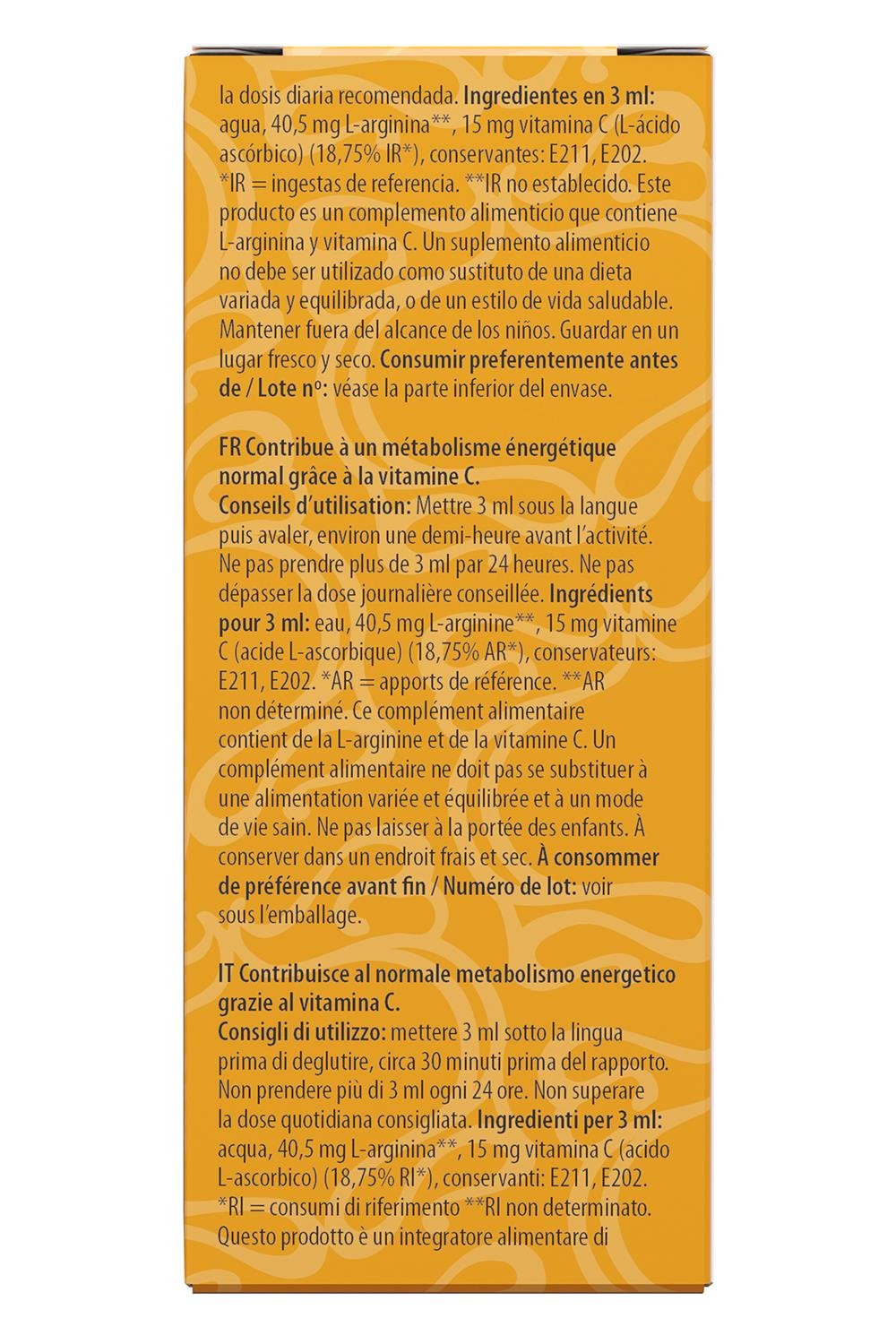 la dosis diaria recomendada. Ingredientes en 3 ml: agua, 40,5 mg L-arginina**, 15 mg vitamina C (L-ácido ascórbico) (18,75% IR*), conservantes: E211, E202. *IR = ingestas de referencia. **IR no establecido. Este producto es un complemento alimenticio que contiene L-arginina y vitamina C. Un suplemento alimenticio no debe ser utilizado como sustituto de una dieta variada y equilibrada, o de un estilo de vida saludable. Mantener fuera del alcance de los niños. Guardar en un lugar fresco y seco. Consumir preferentemente antes de / Lote nº: véase la parte inferior del envase.

FR Contribue à un métabolisme énergétique normal grâce à la vitamine C.
Conseils d'utilisation: Mettre 3 ml sous la langue puis avaler, environ une demi-heure avant l'activité. Ne pas prendre plus de 3 ml par 24 heures. Ne pas dépasser la dose journalière conseillée. Ingrédients pour 3 ml: eau, 40,5 mg L-arginine**, 15 mg vitamine C (acide L-ascorbique) (18,75% AR*), conservateurs: E211, E202. *AR = apports de référence. **AR non déterminé. Ce complément alimentaire contient de la L-arginine et de la vitamine C. Un complément alimentaire ne doit pas se substituer à une alimentation variée et équilibrée et à un mode de vie sain. Ne pas laisser à la portée des enfants. À conserver dans un endroit frais et sec. À consommer de préférence avant fin / Numéro de lot: voir sous l'emballage.

IT Contribuisce al normale metabolismo energetico grazie al vitamina C.
Consigli di utilizzo: mettere 3 ml sotto la lingua prima di deglutire, circa 30 minuti prima del rapporto. Non prendere più di 3 ml ogni 24 ore. Non superare la dose quotidiana consigliata. Ingredienti per 3 ml: acqua, 40,5 mg L-arginina**, 15 mg vitamina C (acido L-ascorbico) (18,75% RI*), conservanti: E211, E202. *RI = consumi di riferimento **RI non determinato. Questo prodotto è un integratore alimentare di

::::

The response is the exact set of lines from the one holding "IT Contribuisce al" through the last line of the material.

IT Contribuisce al normale metabolismo energetico grazie al vitamina C.
Consigli di utilizzo: mettere 3 ml sotto la lingua prima di deglutire, circa 30 minuti prima del rapporto. Non prendere più di 3 ml ogni 24 ore. Non superare la dose quotidiana consigliata. Ingredienti per 3 ml: acqua, 40,5 mg L-arginina**, 15 mg vitamina C (acido L-ascorbico) (18,75% RI*), conservanti: E211, E202. *RI = consumi di riferimento **RI non determinato. Questo prodotto è un integratore alimentare di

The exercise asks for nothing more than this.